[Data extracted from a collection]
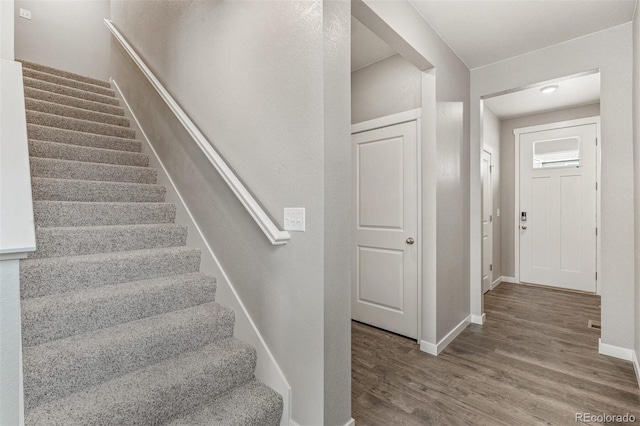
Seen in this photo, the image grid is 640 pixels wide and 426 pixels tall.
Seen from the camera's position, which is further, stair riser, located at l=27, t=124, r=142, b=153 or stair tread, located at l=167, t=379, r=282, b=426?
stair riser, located at l=27, t=124, r=142, b=153

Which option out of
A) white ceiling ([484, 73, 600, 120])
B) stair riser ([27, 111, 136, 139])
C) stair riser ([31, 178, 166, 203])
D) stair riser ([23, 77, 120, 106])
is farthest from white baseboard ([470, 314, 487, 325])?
stair riser ([23, 77, 120, 106])

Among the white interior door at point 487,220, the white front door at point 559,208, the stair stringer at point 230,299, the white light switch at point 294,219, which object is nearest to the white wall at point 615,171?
the white interior door at point 487,220

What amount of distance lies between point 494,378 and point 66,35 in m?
6.52

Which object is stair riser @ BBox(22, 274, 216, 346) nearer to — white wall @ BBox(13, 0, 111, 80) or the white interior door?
the white interior door

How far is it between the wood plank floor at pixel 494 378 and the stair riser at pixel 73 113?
10.8ft

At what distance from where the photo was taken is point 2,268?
866 mm

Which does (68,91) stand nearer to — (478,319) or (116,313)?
(116,313)

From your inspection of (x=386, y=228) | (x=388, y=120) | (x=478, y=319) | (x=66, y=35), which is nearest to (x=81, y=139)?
(x=388, y=120)

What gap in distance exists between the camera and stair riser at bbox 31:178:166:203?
208 centimetres

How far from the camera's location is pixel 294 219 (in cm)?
158

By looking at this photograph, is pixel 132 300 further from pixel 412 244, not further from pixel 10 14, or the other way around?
pixel 412 244

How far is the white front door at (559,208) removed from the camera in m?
4.32

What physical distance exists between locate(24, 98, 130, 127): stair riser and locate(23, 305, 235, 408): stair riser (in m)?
2.41

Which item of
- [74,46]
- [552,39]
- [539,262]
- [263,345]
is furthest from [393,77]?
[74,46]
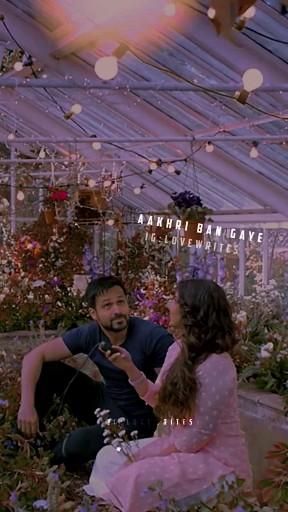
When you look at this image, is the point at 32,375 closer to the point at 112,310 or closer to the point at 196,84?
the point at 112,310

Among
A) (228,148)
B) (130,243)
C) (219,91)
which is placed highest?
(228,148)

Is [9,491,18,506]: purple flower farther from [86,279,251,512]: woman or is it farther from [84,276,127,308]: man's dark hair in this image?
[84,276,127,308]: man's dark hair

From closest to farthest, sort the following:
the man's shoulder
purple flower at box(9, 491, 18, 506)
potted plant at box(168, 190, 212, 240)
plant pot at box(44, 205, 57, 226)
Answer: purple flower at box(9, 491, 18, 506) → the man's shoulder → potted plant at box(168, 190, 212, 240) → plant pot at box(44, 205, 57, 226)

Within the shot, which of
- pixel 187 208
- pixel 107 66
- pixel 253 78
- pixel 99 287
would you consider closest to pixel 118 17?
pixel 107 66

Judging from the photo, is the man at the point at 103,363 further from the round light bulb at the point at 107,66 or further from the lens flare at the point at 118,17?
the lens flare at the point at 118,17

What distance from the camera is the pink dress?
6.81 ft

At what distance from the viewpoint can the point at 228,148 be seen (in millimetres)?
7941

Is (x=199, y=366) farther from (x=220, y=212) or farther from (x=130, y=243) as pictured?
(x=220, y=212)

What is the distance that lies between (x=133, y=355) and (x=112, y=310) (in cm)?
19

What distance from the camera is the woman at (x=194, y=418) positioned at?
2.09 m

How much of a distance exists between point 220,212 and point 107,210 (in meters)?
2.49

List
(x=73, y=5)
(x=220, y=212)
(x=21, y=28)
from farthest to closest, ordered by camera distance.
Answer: (x=220, y=212), (x=21, y=28), (x=73, y=5)

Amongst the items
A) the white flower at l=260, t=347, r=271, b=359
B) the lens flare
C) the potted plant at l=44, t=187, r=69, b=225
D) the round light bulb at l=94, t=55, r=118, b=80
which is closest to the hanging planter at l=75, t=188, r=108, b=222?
the potted plant at l=44, t=187, r=69, b=225

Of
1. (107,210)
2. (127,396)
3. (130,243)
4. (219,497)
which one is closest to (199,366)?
(219,497)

**PROBLEM DESCRIPTION:** Rewrite all of the items above, swapping every "camera" for "viewer" and leaving everything else unchanged. Omit the pictures.

**WRITTEN RESPONSE:**
Seen in this photo, the image grid is 640 pixels wide and 426 pixels tall.
Seen from the viewer's position, which is further, stair riser, located at l=27, t=124, r=142, b=153 or stair tread, located at l=167, t=379, r=282, b=426?
stair riser, located at l=27, t=124, r=142, b=153

Which option out of
A) white ceiling ([484, 73, 600, 120])
B) stair riser ([27, 111, 136, 139])
C) stair riser ([31, 178, 166, 203])
D) stair riser ([23, 77, 120, 106])
is farthest from white baseboard ([470, 314, 487, 325])?
stair riser ([23, 77, 120, 106])

Among the white interior door at point 487,220, the white front door at point 559,208, the stair stringer at point 230,299, the white light switch at point 294,219, which object is nearest to the white wall at point 615,171?
the white interior door at point 487,220

What amount of distance lies between point 494,378 and point 66,35 in m?
6.52

Which object is stair riser @ BBox(22, 274, 216, 346) nearer to — white wall @ BBox(13, 0, 111, 80) or the white interior door?
the white interior door

How far is it between the wood plank floor at pixel 494 378 and the stair riser at pixel 73 113?
10.8ft

At what distance from where the photo was taken is point 2,268?
866 mm

Which does (68,91) stand nearer to — (478,319) or (116,313)?
(116,313)

From your inspection of (x=386, y=228) | (x=388, y=120) | (x=478, y=319) | (x=66, y=35), which is nearest to (x=81, y=139)?
(x=388, y=120)

What gap in distance exists between the viewer and stair riser at bbox 31:178:166:203?
208 centimetres

How far from the viewer's location is pixel 294 219 (in cm)?
158

By looking at this photograph, is pixel 132 300 further from pixel 412 244, not further from pixel 10 14, or the other way around?
pixel 412 244

How far is the white front door at (559,208) removed from the viewer in m?
4.32

What physical distance exists between locate(24, 98, 130, 127): stair riser and locate(23, 305, 235, 408): stair riser (in m)?
2.41

Which item of
- [74,46]
- [552,39]
- [539,262]
- [263,345]
is furthest from [393,77]?
[74,46]
When you look at this image, is the point at 32,375 closer to the point at 112,310 or closer to the point at 196,84?
the point at 112,310

Among
A) (228,148)
B) (130,243)
C) (219,91)
which is placed highest?
(228,148)

Is [9,491,18,506]: purple flower farther from [86,279,251,512]: woman or is it farther from [84,276,127,308]: man's dark hair in this image?
[84,276,127,308]: man's dark hair

From closest to farthest, sort the following:
the man's shoulder
purple flower at box(9, 491, 18, 506)
potted plant at box(168, 190, 212, 240)
plant pot at box(44, 205, 57, 226)
Answer: purple flower at box(9, 491, 18, 506) → the man's shoulder → potted plant at box(168, 190, 212, 240) → plant pot at box(44, 205, 57, 226)

Within the shot, which of
- pixel 187 208
- pixel 107 66
- pixel 253 78
- pixel 99 287
would you consider closest to pixel 118 17?
pixel 107 66

Judging from the photo, is the man at the point at 103,363 further from the round light bulb at the point at 107,66 or further from the lens flare at the point at 118,17?
the lens flare at the point at 118,17

What distance from the viewer is the pink dress?
6.81 ft

At what distance from the viewpoint can the point at 228,148 be seen (in millimetres)?
7941

Is (x=199, y=366) farther from (x=220, y=212) or farther from (x=130, y=243) as pictured?
(x=220, y=212)

What is the distance that lies between (x=133, y=355) and (x=112, y=310) (in cm)?
19

What distance from the viewer is the woman at (x=194, y=418) positioned at?
2.09 m

How much of a distance exists between point 220,212 and point 107,210 (in meters)?
2.49

List
(x=73, y=5)
(x=220, y=212)
(x=21, y=28)
from farthest to closest, ordered by viewer distance.
Answer: (x=220, y=212), (x=21, y=28), (x=73, y=5)

Amongst the items
A) the white flower at l=260, t=347, r=271, b=359
B) the lens flare
C) the potted plant at l=44, t=187, r=69, b=225
D) the round light bulb at l=94, t=55, r=118, b=80
which is closest to the hanging planter at l=75, t=188, r=108, b=222?
the potted plant at l=44, t=187, r=69, b=225

Of
1. (107,210)
2. (127,396)
3. (130,243)
4. (219,497)
which one is closest to (199,366)?
(219,497)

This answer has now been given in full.